Given text start
Homework #5
CMSC 611, Spring 2000
Assigned: 18 Apr 2000
Due: 25 Apr 2000 at 5:45 PM
- Problem 5.1 from the text.
- You just purchased a new computer, and want to know whether there's enough
extra main memory bandwidth to add a new peripheral. Your measurements of
the computer have found the following information:
- There are I & D on-chip caches. The I-cache has a 96% hit rate and
8 word blocks, and the D-cache has a 90% hit rate and 2 word blocks. The
D-cache is write-through. Hits are handled with no penalty, and writes
are handled via a write buffer. Additionally, reads are given priority,
so writes cause no delay to the L2 cache.
- There's a level 2 cache off-chip with a global hit rate of 99.8% (assume
the same hit rate for data & instructions). Block size is 8 words,
and 50% of cache blocks are dirty when replaced. The L2 access time is
10 ns.
Given text end
Given material start
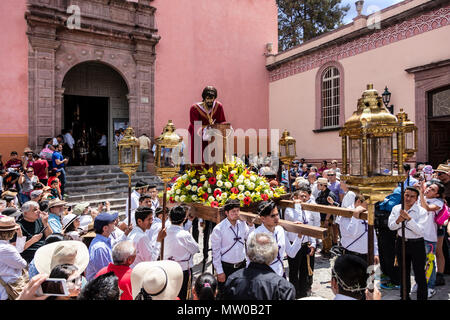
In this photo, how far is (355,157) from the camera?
2.95 meters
Given material end
Task instructions:
A - Decide whether each statement agrees with the homework assignment, answering yes or no and quoting the words of the assignment that settle it: (i) The D-cache has a 96% hit rate. (ii) The L2 access time is 10 ns. (iii) Half of the L2 cache blocks are dirty when replaced.
B - According to the homework assignment, when is it due?
C - Pick up the homework assignment after its last line and continue it.
The material is separate from the homework assignment.

Answers for this exercise:
A -
(i) No: "the D-cache has a 90% hit rate and 2 word blocks"
(ii) Yes: "The L2 access time is 10 ns."
(iii) Yes: "50% of cache blocks are dirty when replaced"

B - 25 Apr 2000 at 5:45 PM.

C -
- The bus can support multiple word operations (i.e., pay memory latency
once and fetch multiple words).
- The main memory bus runs at 100 MHz, and the main memory has an access
latency of 50 ns (this isn't overlapped with bus operations). A bus cycle
may transfer an address to memory, data to or from memory, or both address
and data. The bus is 64 data bits wide.
- The processor runs at 500 MHz and has a native CPI of 0.8 without memory
accesses.
- 15% of all instructions are loads, and 8% are stores.
- What are the local hit rates of the L2 cache for data &
instructions?
- What is the memory utilization of the main memory?
- How much faster would the system run if the main memory bus were doubled
to 128 bits wide?
- Problem 5.5 from the text.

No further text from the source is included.